'Perhaps Just Out of Our Minds'
In the independent film The Sensation of Sight, Oscar nominee David Strathairn plays an introspective English teacher who feels himself complicit in a tragedy, and then begins selling encyclopedias door-to-door to the locals. But his anxieties begin to consume him as various characters and dreamlike situations increase around him, ultimately pushing him toward an unexpected awakening.
It's sort of a strange synopsis for a "Christian" movie—which it isn't. The filmmakers behind Sight—which hit the international festival circuit before a limited U.S. theatrical release earlier this summer—are Christians, but they didn't want to make a distinctively Christian movie.
But they didn't want to make an entirely secular one either, opting to include themes of faith and redemption in the story in more subtle, intelligent ways, instead of being preachy and/or didactic.
Executive producer Buzz McLaughlin and director Aaron Wiederspahn formed Either/Or Films—named for a book by Soren Kierkegaard—a few years ago "for the purpose of developing and creating films of beauty and artistic excellence that provoke the public to engage with the providential mystery of grace," as their mission statement says.
Frederica Mathewes-Green of CT Movies caught up with McLaughlin at a conference in New Hampshire recently, and their conversation about finding a niche in the film business was fascinating—especially as the two filmmakers ran into outright hostility from industry insiders who even suspected that they might be men of faith.
The Sensation of Sight is the first movie from Either/Or Films. How did you come to form the company?
Buzz McLaughlin: I met Aaron some years back in Orlando, when he produced a play of mine; his theater, Trilemma, had been founded by a group of Christians. We immediately hit it off and began sharing our concerns over what was happening in our culture, and in the film industry specifically. Hollywood was supplying the marketplace with movies that consistently attempted to reflect the chaos of the world—sometimes quite effectively—but rarely tried to make sense of the chaos. On the other hand, films that did attempt to reveal God's hand behind it all were often didactic or overtly proselytizing, preaching a "message" rather than telling a story artistically. With few exceptions, we saw films falling into one camp or the other, with only rare examples that presented reality truthfully and intelligently, asked important questions, and pointed in a positive direction.
Could you name a few of those "rare examples"?
McLaughlin: We'd rather hold up a filmmaker's body of work than focus on individual films, but here are some examples: Wim Wenders' Wings of Desire, Robert Bresson's Au hazard Balthazar, Andrei Tarkovsky's Nostalghia, and Krzysztof Zanussi's The Year of the Quiet Sun. Of course there have been admirable earlier American filmmakers, like Frank Capra. I must admit we're not sure where to place Mel Gibson.
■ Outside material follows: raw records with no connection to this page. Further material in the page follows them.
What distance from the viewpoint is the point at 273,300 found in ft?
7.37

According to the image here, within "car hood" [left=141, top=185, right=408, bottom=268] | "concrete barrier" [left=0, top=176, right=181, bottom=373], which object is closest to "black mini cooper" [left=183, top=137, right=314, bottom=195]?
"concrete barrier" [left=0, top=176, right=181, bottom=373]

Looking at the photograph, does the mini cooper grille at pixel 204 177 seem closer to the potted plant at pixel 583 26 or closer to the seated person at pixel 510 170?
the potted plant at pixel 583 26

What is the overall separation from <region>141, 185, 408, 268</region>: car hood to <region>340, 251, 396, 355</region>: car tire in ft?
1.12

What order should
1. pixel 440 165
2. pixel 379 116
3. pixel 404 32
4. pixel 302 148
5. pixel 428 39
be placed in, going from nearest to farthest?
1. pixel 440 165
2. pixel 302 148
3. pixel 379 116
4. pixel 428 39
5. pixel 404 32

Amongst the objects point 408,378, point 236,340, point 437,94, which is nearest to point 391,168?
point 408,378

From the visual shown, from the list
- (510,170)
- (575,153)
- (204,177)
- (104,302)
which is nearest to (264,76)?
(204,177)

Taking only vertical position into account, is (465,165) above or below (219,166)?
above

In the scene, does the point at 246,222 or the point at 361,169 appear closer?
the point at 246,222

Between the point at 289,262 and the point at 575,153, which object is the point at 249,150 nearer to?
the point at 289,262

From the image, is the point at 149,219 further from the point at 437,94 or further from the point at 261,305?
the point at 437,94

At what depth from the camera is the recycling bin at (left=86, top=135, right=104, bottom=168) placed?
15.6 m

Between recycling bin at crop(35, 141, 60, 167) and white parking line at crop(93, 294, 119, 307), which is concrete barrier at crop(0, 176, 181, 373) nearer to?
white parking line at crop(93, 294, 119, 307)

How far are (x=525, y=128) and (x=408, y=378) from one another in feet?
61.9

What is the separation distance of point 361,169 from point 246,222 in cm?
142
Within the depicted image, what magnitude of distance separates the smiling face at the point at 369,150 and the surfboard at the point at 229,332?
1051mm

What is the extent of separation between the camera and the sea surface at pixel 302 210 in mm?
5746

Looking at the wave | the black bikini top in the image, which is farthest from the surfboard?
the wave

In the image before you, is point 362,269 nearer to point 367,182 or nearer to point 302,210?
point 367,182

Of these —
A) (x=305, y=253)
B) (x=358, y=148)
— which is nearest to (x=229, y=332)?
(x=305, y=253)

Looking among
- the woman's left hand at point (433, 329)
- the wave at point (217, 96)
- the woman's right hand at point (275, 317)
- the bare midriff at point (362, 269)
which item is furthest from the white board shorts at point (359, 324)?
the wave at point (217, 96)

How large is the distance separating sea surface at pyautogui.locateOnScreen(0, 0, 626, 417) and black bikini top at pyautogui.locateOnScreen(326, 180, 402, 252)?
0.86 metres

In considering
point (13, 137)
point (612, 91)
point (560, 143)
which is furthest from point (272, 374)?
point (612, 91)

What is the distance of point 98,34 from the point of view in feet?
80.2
Other than ourselves, however, we don't know of any contemporary American filmmakers with films in distribution, who are upfront about their faith and attempting to make intelligent films outside the commercial marketplace that are not evangelical or didactic in intent. If they're out there, we'd love to know them.
Before The Sensation of Sight premiered in 2006 at the San Sebastian International Film Festival, you hired a well-reputed firm, Premier Public Relations of London. But before the festival you received a surprising phone call from the PR person, didn't you?